We think it is time to retire the habit loop as the default mental model for engagement, and to replace it with something older and more honest: the ritual.

Habits are automatic. Rituals are chosen.

A habit is something you do without deciding. A ritual is something you decide to do, often the same way, often at the same time, because the doing of it means something. Brushing your teeth is a habit. Sunday dinner is a ritual. The difference is not the frequency or the consistency — both can be daily, both can persist for decades. The difference is agency.

When a product is designed as a habit, the user's attention is the raw material and the loop is the machine that consumes it. The metric of success is whether the user keeps showing up, ideally without thinking. When a product is designed as a ritual, the user's intention is the raw material and the loop becomes a container for something the user wants to be doing. The metric of success is whether the user keeps choosing to show up, with their thinking intact.

There is a meaningful difference between a user who couldn't stop and a user who wouldn't want to. We have spent a decade building for the first. We should spend the next building for the second.

Where the habit model breaks

The habit-loop framing was useful when the dominant question was 'how do we get people to come back at all.' It is less useful, and increasingly counterproductive, in a market where attention is contested and trust is scarce. Streaks generate anxiety, not loyalty. Variable rewards train users to discount the product the moment the variability stops paying off. Engagement-as-addiction is a posture the culture is no longer willing to absorb without comment, and regulators are catching up to the pattern.

More practically, habit-driven products tend to plateau in a particular way: usage is high, satisfaction is flat, and the moment a credible alternative appears, the cohort is gone.

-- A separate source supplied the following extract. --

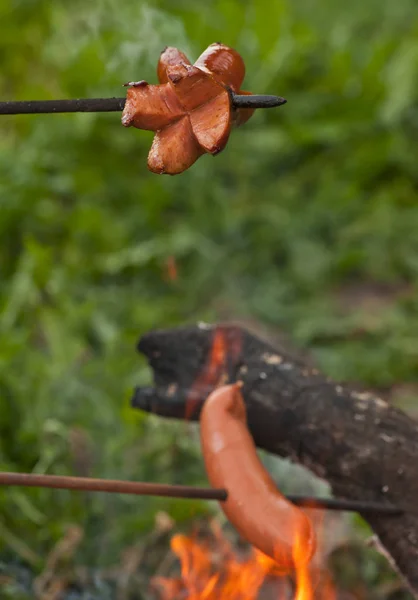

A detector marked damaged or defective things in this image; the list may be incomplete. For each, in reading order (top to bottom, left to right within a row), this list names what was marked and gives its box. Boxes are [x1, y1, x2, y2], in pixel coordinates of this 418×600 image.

rusty metal rod [0, 94, 286, 116]
rusty metal rod [0, 472, 404, 512]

The behavior was sticky; the relationship was not.

Designing for ritual

Designing for ritual is not a softer version of designing for habit. It is a different brief, and it asks for different choices:

  • Make the opt-in explicit. Ritual begins with consent. The user should know what they are signing up for, and the product should treat that knowing as a feature, not a friction.
  • Honour pause states. A ritual that cannot be skipped without guilt is a coercion. Build graceful 'not today' affordances and treat them as healthy, not as churn risk.
  • Build narrative continuity. Rituals carry meaning across sessions. Show the user the thread — what they did last time, what this session is part of — so the action accumulates into a story rather than a streak.
  • Design real off-ramps. A product the user can leave without punishment is a product the user is choosing to stay in. The off-ramp is a feature of the relationship.
  • Reinforce identity, not usage. The reward at the end of a ritual is who the user is becoming, not how many sessions they have logged.

What changes when you measure rituals instead of habits

If you take this seriously, your dashboard changes. You stop optimising for daily active sessions and start watching the share of returns that are unprompted by a notification. You watch the proportion of sessions that end at a natural stopping point rather than a forced one. You watch recommendations and word-of-mouth, because rituals are the kind of behaviour people talk about. You watch depth on return, not just frequency of return. The numbers move more slowly, and they tell you something more truthful when they move.

We are not arguing that habits are bad or that loops are wrong. We are arguing that the loop is a tool, and that a tool optimised for one outcome — automaticity — is a poor default for products that want to be in their users' lives for a long time. Rituals are slower to build and harder to A/B test. They are also what users mean when they talk about the products they actually love.

The next decade of consumer product design will, we suspect, be a slow migration from one model to the other. The teams that get there first will discover that the most retentive thing a product can do is be worth choosing.